[Stored records]

####################

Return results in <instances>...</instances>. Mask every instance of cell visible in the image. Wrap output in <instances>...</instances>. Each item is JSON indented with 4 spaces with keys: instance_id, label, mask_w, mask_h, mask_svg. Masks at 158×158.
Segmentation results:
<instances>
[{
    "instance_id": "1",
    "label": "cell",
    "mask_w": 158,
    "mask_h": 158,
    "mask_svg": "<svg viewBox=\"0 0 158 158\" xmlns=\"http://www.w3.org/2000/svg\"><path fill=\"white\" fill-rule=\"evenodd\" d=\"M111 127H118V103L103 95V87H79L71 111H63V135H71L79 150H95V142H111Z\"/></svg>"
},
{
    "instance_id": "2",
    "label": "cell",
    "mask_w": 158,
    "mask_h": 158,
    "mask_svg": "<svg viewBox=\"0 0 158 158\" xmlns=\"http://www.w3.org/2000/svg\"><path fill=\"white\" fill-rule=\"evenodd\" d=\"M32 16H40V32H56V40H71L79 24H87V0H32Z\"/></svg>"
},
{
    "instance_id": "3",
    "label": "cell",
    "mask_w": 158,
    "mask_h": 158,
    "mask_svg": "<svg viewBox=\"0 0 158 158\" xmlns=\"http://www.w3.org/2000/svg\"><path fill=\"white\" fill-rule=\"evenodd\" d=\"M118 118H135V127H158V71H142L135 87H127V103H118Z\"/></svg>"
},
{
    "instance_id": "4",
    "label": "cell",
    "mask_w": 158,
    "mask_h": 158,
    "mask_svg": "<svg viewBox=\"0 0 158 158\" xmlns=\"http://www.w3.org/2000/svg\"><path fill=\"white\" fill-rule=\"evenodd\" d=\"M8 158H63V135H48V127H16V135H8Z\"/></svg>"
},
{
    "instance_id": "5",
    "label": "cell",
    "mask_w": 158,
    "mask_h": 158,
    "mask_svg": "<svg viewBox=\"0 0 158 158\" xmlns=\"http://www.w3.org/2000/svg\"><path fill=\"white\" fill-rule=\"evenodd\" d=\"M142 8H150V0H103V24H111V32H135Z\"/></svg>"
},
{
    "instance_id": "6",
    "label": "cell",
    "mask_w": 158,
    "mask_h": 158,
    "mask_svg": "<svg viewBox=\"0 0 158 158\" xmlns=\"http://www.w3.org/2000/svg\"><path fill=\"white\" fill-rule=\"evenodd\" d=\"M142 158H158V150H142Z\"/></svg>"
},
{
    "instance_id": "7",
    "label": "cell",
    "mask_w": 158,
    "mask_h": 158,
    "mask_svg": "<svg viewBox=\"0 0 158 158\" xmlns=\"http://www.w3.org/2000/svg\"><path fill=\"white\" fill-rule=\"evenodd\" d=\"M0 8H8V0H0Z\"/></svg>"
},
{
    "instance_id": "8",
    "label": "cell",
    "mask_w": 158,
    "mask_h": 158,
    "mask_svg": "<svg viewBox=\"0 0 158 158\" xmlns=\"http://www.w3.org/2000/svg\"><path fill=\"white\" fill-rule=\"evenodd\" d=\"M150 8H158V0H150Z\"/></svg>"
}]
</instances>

####################

• _WHAT THE TASK ASKS_
Tally the lines in the rows above that contain the string "instances". Give only the number.

• _ANSWER_
3